UNION MEMBERSHIP SLIDE
Results of a U.S. Bureau of Labor Statistics survey on union membership and rank & file demographics scale challenges confronting the White House, Labor Department officials, and other organized labor allies. The number of wage and salary workers belonging to unions continued to decline last year (-241,000) to 14.0 million, while workers who were members of unions stood at 10.3 percent, off 0.5 percent from a 2020 union membership rate skewed by large losses in the nonunion worker ranks.
The 2021 union membership rate is nearly half that of 1983 (20.1 percent; 17.7 million rank & file), the first year for which comparable union data are available, BLS researchers find. The data they collected on 2021 union membership are drawn from Current Population Survey, a monthly sampling of about 60,000 eligible households that obtains information on employment and unemployment among the nation’s civilian noninstitutional population age 16 and over. In addition to the union membership rate returning to the 2019 level, just into the double digits, the 2021 survey data indicates:
- Among states, Hawaii and New York continued to have the highest union membership rates (22.4 percent and 22.2 percent, respectively), while South Carolina and North Carolina continued to have the lowest (1.7 percent and 2.6 percent, respectively).

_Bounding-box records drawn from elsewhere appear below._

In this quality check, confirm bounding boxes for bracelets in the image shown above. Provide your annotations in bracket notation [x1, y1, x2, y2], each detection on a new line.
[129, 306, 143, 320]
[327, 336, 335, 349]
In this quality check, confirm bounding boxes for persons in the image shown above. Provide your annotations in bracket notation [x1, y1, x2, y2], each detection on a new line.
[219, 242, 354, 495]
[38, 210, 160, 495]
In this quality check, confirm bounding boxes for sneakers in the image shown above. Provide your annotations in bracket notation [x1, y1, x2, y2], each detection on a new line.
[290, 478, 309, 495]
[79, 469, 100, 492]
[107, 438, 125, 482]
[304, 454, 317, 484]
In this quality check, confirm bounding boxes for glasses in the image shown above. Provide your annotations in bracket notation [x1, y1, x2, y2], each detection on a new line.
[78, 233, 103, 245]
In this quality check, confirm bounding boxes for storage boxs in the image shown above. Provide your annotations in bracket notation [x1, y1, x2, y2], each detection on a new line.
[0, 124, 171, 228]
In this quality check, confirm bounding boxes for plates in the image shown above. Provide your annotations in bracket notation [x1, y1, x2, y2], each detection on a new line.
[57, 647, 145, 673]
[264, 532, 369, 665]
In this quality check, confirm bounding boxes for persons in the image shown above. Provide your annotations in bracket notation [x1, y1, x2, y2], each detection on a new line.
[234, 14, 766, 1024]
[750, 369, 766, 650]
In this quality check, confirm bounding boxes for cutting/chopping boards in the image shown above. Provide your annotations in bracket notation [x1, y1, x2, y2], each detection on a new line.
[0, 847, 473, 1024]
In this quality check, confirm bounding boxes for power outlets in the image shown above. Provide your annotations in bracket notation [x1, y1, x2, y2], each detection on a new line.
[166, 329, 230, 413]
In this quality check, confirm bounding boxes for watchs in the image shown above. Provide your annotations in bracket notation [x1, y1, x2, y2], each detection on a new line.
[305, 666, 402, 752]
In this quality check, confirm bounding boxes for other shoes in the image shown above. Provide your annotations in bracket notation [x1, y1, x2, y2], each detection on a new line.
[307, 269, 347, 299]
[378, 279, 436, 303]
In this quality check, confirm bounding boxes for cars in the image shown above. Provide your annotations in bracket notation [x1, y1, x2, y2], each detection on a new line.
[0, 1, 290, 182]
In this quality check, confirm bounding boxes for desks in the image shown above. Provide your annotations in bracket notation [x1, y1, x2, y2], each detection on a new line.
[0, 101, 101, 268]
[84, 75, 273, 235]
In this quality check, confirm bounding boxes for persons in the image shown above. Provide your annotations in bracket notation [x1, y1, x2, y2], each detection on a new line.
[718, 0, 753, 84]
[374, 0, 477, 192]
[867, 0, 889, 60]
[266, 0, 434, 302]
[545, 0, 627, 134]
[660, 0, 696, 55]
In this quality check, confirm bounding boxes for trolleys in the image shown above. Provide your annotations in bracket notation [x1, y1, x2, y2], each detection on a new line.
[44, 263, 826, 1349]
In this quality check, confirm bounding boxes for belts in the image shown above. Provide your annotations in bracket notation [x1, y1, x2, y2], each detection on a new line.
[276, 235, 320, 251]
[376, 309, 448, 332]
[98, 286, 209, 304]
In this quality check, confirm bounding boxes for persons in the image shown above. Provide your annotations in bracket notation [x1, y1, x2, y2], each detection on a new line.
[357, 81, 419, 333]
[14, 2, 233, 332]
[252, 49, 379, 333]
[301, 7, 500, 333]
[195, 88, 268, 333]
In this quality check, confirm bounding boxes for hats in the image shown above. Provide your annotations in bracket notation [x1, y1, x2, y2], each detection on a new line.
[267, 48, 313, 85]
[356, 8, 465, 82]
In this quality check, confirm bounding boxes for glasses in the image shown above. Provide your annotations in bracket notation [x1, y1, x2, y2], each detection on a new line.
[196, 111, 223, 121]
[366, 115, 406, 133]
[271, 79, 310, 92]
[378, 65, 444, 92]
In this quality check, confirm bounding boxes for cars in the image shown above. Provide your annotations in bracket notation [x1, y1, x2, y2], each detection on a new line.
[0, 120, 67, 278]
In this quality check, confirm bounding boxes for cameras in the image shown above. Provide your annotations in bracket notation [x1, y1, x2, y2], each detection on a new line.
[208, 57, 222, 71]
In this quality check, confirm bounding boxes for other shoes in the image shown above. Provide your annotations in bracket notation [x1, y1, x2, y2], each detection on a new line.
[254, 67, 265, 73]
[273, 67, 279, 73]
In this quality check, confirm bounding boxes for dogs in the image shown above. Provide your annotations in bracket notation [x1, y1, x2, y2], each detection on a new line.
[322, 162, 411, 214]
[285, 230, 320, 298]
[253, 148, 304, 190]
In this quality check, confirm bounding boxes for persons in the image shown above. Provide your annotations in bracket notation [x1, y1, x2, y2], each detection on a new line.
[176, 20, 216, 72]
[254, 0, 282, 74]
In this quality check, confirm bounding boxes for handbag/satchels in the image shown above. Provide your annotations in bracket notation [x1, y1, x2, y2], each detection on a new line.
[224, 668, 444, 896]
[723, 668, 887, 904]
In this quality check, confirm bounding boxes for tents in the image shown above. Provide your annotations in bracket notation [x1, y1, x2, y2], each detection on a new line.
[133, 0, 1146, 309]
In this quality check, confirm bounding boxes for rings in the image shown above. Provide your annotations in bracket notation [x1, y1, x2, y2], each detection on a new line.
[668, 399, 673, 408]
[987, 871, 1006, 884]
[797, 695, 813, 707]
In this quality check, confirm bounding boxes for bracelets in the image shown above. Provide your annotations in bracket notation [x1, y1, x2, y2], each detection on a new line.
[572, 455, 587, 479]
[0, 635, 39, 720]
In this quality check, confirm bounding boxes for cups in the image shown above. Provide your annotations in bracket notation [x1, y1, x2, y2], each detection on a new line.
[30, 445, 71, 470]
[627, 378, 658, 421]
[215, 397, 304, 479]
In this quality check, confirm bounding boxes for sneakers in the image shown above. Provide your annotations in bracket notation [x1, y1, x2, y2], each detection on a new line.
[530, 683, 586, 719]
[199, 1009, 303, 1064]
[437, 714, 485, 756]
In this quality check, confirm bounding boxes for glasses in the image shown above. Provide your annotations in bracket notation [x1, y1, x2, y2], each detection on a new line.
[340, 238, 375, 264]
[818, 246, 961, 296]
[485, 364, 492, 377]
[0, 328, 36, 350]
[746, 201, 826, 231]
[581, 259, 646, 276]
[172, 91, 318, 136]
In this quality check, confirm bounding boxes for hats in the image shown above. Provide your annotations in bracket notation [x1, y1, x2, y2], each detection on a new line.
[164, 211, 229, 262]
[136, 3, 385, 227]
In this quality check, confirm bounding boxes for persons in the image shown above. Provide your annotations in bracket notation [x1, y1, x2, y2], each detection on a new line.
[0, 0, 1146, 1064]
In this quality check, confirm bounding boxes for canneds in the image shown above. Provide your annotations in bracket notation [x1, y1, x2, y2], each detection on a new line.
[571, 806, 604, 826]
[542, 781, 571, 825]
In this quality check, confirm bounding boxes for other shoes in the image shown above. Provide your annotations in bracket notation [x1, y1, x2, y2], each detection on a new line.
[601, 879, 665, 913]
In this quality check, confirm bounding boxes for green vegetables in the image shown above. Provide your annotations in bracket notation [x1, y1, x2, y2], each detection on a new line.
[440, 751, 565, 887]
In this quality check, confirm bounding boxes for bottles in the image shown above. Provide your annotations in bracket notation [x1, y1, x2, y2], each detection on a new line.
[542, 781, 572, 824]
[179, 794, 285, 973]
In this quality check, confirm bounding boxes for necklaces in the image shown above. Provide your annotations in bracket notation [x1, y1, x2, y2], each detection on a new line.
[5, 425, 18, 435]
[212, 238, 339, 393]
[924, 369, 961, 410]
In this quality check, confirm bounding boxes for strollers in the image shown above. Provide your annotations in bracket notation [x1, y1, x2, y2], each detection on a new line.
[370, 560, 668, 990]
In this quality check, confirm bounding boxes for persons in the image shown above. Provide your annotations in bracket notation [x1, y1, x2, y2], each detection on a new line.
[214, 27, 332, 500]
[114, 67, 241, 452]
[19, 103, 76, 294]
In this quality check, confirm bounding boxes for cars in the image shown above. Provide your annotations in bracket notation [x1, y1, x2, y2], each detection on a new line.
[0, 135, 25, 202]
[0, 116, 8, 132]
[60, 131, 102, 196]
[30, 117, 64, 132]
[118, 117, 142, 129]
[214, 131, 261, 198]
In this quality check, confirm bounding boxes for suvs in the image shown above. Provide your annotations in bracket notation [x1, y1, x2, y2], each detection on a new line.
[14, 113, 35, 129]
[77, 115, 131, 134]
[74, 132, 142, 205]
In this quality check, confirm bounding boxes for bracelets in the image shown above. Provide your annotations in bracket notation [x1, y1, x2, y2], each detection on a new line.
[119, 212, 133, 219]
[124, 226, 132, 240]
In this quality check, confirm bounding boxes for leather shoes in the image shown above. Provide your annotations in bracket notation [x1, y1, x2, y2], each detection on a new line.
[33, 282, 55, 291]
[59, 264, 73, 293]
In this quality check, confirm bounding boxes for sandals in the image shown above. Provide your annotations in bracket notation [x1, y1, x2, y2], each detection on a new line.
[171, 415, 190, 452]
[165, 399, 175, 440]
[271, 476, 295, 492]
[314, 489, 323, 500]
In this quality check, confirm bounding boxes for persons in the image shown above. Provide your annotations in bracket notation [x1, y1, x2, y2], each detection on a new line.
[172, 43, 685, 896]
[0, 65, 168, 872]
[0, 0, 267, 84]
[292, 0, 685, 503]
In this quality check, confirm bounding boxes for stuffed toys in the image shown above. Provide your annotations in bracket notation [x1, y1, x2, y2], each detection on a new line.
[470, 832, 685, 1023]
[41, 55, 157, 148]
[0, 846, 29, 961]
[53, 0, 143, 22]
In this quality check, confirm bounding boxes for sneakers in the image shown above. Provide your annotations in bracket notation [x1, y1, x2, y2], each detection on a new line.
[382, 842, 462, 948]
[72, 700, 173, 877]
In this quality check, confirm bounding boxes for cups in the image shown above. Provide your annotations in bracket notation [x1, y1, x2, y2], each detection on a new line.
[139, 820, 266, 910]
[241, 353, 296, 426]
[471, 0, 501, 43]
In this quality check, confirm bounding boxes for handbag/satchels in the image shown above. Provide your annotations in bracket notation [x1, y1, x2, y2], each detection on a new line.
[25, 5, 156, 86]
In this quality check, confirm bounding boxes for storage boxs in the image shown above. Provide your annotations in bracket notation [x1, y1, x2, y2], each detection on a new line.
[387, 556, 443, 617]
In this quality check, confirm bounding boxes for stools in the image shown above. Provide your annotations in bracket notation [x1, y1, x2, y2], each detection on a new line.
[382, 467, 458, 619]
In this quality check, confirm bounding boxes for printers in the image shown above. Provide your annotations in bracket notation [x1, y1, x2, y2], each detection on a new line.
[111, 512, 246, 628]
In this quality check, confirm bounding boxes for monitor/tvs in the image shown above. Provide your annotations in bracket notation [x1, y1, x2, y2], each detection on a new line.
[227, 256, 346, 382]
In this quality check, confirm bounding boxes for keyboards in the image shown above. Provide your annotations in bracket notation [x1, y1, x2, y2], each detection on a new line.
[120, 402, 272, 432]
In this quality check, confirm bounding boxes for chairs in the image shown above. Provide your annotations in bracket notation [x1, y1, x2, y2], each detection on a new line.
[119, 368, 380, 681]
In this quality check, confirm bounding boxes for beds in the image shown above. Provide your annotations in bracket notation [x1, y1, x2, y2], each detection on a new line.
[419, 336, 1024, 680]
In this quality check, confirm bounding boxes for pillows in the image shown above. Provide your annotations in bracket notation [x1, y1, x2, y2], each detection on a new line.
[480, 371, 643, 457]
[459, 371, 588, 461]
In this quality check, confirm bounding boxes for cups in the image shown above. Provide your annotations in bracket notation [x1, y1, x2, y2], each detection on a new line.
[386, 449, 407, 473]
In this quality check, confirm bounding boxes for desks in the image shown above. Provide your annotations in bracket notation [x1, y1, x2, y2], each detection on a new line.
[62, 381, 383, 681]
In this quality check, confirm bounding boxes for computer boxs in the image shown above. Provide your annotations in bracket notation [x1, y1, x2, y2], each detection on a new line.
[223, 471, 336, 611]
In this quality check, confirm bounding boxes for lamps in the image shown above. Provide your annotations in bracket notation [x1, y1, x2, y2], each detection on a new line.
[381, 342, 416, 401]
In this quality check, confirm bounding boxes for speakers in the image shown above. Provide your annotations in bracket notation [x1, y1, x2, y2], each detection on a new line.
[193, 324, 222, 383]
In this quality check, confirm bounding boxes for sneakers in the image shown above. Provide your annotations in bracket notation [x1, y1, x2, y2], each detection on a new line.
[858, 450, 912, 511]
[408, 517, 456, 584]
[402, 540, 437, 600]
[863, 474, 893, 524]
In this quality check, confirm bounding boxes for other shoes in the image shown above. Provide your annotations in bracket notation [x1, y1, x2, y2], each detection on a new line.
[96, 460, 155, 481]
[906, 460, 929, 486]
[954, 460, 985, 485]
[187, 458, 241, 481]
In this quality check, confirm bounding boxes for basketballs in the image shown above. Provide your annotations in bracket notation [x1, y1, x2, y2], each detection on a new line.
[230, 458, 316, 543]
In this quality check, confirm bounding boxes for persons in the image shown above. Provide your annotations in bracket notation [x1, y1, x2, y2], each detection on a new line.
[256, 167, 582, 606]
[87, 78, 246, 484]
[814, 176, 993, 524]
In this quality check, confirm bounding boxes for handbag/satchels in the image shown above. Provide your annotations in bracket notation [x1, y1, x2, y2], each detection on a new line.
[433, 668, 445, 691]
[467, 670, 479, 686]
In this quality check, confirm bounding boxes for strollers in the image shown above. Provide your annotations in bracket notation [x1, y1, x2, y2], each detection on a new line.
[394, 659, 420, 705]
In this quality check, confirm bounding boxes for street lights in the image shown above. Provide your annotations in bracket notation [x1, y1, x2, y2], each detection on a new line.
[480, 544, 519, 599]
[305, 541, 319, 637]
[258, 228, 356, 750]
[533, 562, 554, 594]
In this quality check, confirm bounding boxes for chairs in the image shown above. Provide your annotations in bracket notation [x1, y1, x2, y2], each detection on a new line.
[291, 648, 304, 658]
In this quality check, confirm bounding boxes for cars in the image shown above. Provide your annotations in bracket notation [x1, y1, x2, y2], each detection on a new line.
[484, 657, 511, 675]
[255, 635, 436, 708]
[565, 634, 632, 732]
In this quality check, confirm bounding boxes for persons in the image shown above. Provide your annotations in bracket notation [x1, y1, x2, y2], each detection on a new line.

- In 2021, 30 states and the District of Columbia had union membership rates below that of the U.S. average, 10.3 percent, while 20 states had rates above it. All states in both the East South
- Central and West South Central divisions had union membership rates below the national average, while all states in both the Middle Atlantic and Pacific divisions had rates above it.
- Ten states had union membership rates below 5.0 percent in 2021, led by the Carolinas and Utah (3.5 percent). Hawaii and New York are the only states with union membership rates north of 20 percent; combined, they are home to about 30 percent of the 14 million union members reflected in BLS survey results.